At an event at the legislature to mark the completion, UVic president Kevin Hall said the new building is helping to alleviate pressure on students to find housing in the community, which can be challenging. “We continue to look at ways to make higher education accessible for more students at UVic.”
The new structure, which opened to students in September, is called Sngequ House (pronounced Snga-qu ay-lung), a name gifted by the Songhees Nation from a village in the area now known as Cadboro Bay.

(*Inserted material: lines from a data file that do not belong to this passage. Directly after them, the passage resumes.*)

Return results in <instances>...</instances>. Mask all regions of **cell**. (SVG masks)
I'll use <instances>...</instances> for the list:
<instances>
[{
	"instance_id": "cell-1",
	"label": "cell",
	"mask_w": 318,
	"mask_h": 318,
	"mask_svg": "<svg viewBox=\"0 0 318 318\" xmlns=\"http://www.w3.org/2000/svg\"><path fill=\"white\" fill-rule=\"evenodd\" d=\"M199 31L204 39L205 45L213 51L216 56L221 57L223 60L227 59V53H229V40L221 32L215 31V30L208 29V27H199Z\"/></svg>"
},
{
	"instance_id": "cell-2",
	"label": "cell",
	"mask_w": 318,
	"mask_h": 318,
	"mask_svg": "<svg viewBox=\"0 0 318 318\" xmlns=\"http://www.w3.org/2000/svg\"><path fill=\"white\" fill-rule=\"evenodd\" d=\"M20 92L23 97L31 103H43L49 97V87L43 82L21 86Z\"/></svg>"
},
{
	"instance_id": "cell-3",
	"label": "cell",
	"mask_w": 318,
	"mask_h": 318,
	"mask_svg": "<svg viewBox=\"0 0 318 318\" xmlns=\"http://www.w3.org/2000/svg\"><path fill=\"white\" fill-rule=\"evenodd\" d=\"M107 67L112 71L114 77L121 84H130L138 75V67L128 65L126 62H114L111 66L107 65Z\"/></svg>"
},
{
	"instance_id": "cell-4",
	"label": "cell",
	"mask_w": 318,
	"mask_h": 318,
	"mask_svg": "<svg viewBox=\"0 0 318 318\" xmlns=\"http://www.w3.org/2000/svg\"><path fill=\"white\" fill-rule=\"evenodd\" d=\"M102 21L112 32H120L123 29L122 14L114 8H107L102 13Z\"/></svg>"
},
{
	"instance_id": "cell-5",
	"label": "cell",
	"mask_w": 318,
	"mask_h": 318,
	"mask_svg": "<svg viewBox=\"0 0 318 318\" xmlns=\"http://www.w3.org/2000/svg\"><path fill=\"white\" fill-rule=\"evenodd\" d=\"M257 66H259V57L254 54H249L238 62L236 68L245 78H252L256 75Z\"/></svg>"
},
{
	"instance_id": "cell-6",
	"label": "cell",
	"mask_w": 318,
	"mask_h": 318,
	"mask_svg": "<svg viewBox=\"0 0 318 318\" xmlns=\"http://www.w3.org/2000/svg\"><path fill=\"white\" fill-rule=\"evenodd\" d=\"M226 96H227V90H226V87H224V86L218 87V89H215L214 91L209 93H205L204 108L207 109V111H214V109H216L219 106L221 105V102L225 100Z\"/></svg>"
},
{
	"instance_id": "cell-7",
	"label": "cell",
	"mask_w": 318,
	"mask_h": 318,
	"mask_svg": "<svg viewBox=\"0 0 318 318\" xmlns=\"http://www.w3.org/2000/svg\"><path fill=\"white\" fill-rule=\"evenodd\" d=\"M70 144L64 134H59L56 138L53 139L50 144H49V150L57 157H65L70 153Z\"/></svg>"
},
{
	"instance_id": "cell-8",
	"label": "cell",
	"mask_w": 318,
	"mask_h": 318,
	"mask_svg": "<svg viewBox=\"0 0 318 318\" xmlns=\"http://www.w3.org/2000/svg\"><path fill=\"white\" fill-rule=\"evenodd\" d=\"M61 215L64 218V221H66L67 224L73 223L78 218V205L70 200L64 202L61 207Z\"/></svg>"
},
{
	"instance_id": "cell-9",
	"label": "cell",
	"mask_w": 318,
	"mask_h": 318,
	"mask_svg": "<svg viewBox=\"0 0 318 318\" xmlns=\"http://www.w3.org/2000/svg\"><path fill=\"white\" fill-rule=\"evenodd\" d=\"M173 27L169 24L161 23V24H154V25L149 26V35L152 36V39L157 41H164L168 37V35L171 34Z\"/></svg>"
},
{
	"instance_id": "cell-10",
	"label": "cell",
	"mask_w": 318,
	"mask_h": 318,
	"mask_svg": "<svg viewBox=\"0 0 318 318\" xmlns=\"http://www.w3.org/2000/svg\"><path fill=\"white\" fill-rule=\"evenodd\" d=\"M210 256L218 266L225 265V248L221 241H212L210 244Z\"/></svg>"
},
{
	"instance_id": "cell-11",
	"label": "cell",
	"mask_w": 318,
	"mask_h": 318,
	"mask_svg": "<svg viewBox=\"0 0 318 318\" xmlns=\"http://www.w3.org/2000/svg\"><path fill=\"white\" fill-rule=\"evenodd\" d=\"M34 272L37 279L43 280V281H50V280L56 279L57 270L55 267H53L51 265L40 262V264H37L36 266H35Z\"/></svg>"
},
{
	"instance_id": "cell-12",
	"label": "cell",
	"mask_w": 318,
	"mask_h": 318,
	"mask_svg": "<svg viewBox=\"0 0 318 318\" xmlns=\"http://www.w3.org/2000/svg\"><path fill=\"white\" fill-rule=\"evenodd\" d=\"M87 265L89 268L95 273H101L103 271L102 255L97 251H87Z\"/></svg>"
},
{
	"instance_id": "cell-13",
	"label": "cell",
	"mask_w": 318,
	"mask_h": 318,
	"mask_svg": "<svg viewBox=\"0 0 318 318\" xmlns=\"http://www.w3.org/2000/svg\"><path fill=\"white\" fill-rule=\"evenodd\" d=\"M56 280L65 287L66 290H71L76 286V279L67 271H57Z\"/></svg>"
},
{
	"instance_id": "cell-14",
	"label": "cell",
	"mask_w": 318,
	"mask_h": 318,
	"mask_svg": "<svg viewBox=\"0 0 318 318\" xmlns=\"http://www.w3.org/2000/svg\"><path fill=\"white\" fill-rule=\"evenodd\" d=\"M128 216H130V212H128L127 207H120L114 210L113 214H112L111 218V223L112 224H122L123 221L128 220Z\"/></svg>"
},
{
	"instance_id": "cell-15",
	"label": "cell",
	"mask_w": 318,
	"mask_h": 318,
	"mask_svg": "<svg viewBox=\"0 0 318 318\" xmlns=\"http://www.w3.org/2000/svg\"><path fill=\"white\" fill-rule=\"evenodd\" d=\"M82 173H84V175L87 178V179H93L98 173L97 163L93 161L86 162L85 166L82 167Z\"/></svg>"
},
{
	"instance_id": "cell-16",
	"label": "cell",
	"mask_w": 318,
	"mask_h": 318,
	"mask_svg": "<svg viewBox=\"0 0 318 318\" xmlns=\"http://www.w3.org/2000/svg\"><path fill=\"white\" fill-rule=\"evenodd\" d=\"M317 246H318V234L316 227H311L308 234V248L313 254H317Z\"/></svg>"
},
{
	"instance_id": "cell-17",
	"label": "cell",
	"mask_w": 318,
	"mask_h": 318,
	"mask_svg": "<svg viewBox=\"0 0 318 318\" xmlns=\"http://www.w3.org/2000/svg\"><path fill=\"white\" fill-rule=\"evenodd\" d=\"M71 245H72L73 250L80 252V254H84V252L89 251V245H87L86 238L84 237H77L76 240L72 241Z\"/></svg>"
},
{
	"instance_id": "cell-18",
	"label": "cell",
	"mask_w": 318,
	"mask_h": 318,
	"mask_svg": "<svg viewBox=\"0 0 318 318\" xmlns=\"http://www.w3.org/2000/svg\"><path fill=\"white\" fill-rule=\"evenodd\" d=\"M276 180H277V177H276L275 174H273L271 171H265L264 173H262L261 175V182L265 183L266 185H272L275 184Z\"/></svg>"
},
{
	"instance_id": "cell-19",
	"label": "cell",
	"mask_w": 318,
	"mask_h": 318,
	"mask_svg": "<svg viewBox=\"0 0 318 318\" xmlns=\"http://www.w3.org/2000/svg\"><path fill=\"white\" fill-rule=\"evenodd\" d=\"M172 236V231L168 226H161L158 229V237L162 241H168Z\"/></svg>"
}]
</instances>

The name means “snow patches” in the Lekwungen language.
The first residence is Cheko’nien House (pronounced Chooqw-ngeen ay-lung), the name for what is now Oak Bay.
UVic offers an on-campus housing guarantee for first-year students so they can get used to university life.
The addition of the two newest student residences means the university was able to accommodate all first-year students in the current academic year, along with 1,000 upper-year undergraduate students and graduate students — the highest total ever for that group.
Both buildings are built to global-building standards for sustainability and energy efficiency, which is expected to mean lower energy and operating costs, and used natural stone and wood products in keeping with the provincial CleanBC plan.
Minister of Post-Secondary Education Selina Robinson said creation of more student housing reduces rental-housing pressures in the province, pointing to the province’s increased investment of $575 million over three years and $1.1 billion over 10 years.
Premier David Eby said spots in university residences can fill up quickly, forcing some students to look for off-campus accommodation in the midst of the current housing crisis.
“That’s why our government is building new student housing throughout the province, including at UVic,” he said.
Elsewhere on the Island, 217 student beds are going in at North Island College in a $77.9 million project with $75.9 million in provincial funding, as are 266 beds at Vancouver Island University, an $87.8 million project with $87 million in provincial funding.